> Set task
Copy out the entries exactly, from the first line to the last.

> Records for processing
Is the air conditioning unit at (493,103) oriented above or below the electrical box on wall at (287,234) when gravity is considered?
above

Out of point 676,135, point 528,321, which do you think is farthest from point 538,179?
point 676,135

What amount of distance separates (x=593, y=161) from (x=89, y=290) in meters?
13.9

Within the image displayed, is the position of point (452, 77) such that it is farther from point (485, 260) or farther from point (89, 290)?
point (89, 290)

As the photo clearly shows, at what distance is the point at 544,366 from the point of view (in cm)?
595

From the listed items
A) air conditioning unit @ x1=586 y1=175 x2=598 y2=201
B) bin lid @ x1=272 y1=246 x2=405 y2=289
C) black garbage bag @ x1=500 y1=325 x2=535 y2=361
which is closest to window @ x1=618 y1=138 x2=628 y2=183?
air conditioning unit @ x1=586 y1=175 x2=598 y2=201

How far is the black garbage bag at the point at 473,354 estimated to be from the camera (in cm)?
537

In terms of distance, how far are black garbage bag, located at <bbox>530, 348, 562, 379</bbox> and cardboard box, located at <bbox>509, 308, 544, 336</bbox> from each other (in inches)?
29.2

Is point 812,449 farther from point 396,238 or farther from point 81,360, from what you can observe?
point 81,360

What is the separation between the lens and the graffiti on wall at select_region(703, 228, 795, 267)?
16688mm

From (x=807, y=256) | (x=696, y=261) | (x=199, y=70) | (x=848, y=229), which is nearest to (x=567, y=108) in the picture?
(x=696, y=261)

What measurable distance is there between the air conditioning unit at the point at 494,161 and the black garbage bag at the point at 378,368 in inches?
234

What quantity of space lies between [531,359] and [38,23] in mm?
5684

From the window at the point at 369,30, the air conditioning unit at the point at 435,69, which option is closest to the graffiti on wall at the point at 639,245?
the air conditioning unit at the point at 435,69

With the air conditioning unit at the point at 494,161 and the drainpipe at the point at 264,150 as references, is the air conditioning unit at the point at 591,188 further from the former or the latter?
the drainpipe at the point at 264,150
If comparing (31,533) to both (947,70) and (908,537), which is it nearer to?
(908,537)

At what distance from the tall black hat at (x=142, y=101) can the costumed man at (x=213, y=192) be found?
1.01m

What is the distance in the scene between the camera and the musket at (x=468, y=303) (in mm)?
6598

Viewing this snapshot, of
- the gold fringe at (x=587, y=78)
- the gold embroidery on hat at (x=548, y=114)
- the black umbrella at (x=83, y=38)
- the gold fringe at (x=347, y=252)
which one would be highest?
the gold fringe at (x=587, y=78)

> Response below
Is the air conditioning unit at (493,103) oriented above or below the electrical box on wall at (287,234) when gravity is considered?
above

Out of point 676,135, point 528,321, which do you think is farthest from point 538,179?
point 676,135

What amount of distance separates (x=593, y=161) from (x=89, y=290) in meters?
13.9

Within the image displayed, is the position of point (452, 77) such that it is farther from point (485, 260) or farther from point (89, 290)?
point (89, 290)

As the photo clearly shows, at what distance is the point at 544,366 from the point of view (in cm)?
595

From the listed items
A) air conditioning unit @ x1=586 y1=175 x2=598 y2=201
B) bin lid @ x1=272 y1=246 x2=405 y2=289
C) black garbage bag @ x1=500 y1=325 x2=535 y2=361
which is closest to window @ x1=618 y1=138 x2=628 y2=183?
air conditioning unit @ x1=586 y1=175 x2=598 y2=201

How far is the black garbage bag at the point at 473,354 estimated to be from the camera (in cm)?
537

In terms of distance, how far are black garbage bag, located at <bbox>530, 348, 562, 379</bbox> and cardboard box, located at <bbox>509, 308, 544, 336</bbox> from each other (in inches)?
29.2

Is point 812,449 farther from point 396,238 or farther from point 81,360, from what you can observe?
point 81,360

What is the separation between the lens and the graffiti on wall at select_region(703, 228, 795, 267)?
16688mm

From (x=807, y=256) | (x=696, y=261) | (x=199, y=70) | (x=848, y=229), which is nearest to (x=567, y=108) in the picture?
(x=696, y=261)

What measurable distance is there between the air conditioning unit at the point at 494,161 and the black garbage bag at the point at 378,368 in inches?
234

What quantity of space lies between [531,359] and [38,23] in mm?
5684

From the window at the point at 369,30, the air conditioning unit at the point at 435,69, which option is closest to the graffiti on wall at the point at 639,245?
the air conditioning unit at the point at 435,69

With the air conditioning unit at the point at 494,161 and the drainpipe at the point at 264,150 as references, is the air conditioning unit at the point at 591,188 further from the former or the latter?
the drainpipe at the point at 264,150
If comparing (31,533) to both (947,70) and (908,537), which is it nearer to?
(908,537)

At what distance from the tall black hat at (x=142, y=101) can the costumed man at (x=213, y=192) be found?
1.01m

What is the distance in the scene between the camera and the musket at (x=468, y=303) (in mm)?
6598

Viewing this snapshot, of
- the gold fringe at (x=587, y=78)
- the gold embroidery on hat at (x=548, y=114)
- the black umbrella at (x=83, y=38)
- the gold fringe at (x=347, y=252)
which one would be highest?
the gold fringe at (x=587, y=78)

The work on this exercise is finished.